Texte:

════════════════

Sidi Ould Tah plaide pour l’accès du Fonds Africain de Développement aux marchés de capitaux : un tournant décisif pour la souveraineté financière africaine

Depuis son arrivée à la tête du Groupe de la Banque Africaine de Développement (BAD), Sidi Ould Tah imprime une orientation claire : refonder le modèle de financement du développement africain. Dans un contexte de raréfaction des ressources concessionnelles, le nouveau président exhorte le Fonds Africain de Développement (FAD) à franchir un cap historique en accédant directement aux marchés internationaux de capitaux.
Cette position, loin d’être théorique, reflète une urgence structurelle. Le modèle basé sur les contributions publiques des bailleurs traditionnels montre ses limites. Avec la perspective d’un désengagement partiel des États-Unis et la contraction des budgets d’aide dans plusieurs pays donateurs, le FAD se retrouve confronté à un impératif : diversifier ses sources de financement pour préserver sa capacité d’intervention.

════════════════

Matériel:
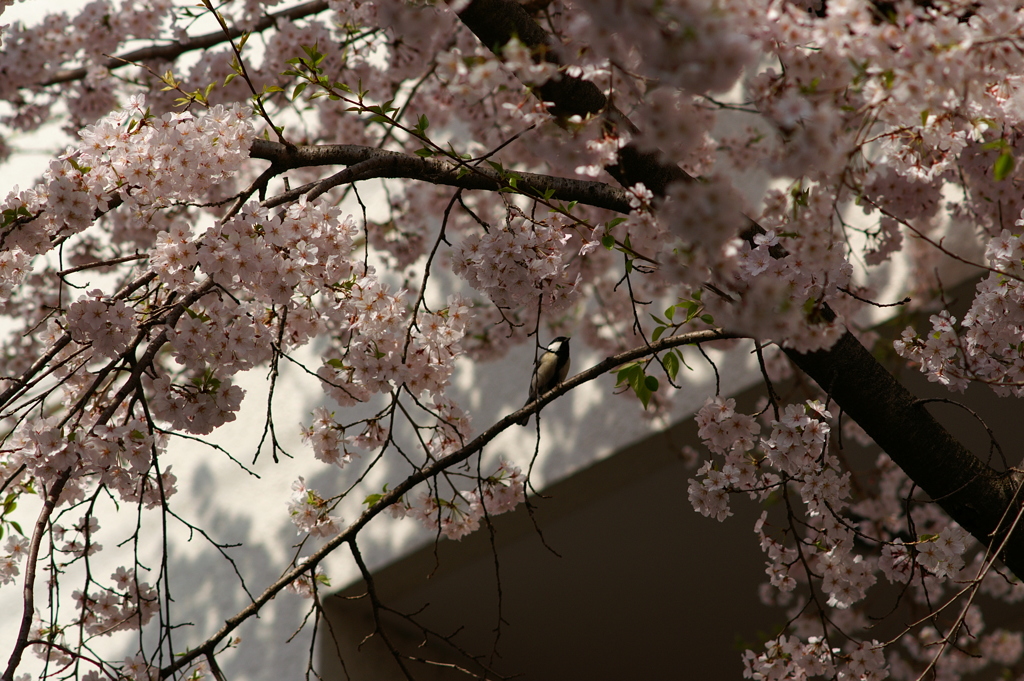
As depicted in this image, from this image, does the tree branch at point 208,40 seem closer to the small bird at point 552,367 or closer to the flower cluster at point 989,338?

════════════════

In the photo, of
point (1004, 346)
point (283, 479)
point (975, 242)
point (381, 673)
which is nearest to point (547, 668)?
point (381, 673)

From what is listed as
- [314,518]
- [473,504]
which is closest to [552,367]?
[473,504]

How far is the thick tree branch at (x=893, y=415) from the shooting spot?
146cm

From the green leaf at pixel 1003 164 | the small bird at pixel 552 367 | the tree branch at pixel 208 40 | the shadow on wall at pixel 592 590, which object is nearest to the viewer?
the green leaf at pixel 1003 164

════════════════

Consigne:
Pourriez-vous prolonger l'article sur l'accès du Fonds africain de développement aux marchés de capitaux, en reprenant juste après sa dernière phrase ?

Réponse:
Sidi Ould Tah estime qu’en mobilisant des capitaux à travers des émissions obligataires ou d’autres instruments de dette à long terme, le FAD pourrait non seulement renforcer sa soutenabilité financière, mais aussi étendre son champ d’action dans les secteurs stratégiques : infrastructures, énergie, agriculture, et climat.
Une réponse à l’épuisement du modèle d’aide publique
L’appel du président de la BAD s’inscrit dans une réalité financière de plus en plus contraignante. Les contributions des partenaires historiques stagnent alors que les besoins de financement du continent atteignent des niveaux records. Les économies africaines doivent faire face à des défis massifs de transformation structurelle : urbanisation rapide, déficit énergétique, résilience climatique et montée en puissance du numérique.
Dans ce contexte, le modèle traditionnel des dons et prêts concessionnels apparaît insuffisant. L’accès aux marchés de capitaux offre une alternative crédible pour mobiliser des ressources à grande échelle et sur des horizons temporels adaptés à la nature des projets de développement. Sidi Ould Tah appelle ainsi à une réforme profonde qui ferait du FAD non plus un simple réceptacle d’aides, mais un acteur souverain du financement africain.
L’objectif est aussi de repositionner la BAD comme une institution capable de catalyser les capitaux privés et institutionnels, en partenariat avec les États et les acteurs régionaux. Ce virage stratégique permettrait à l’Afrique de mieux maîtriser son destin financier et de réduire sa dépendance vis-à-vis des bailleurs du Nord.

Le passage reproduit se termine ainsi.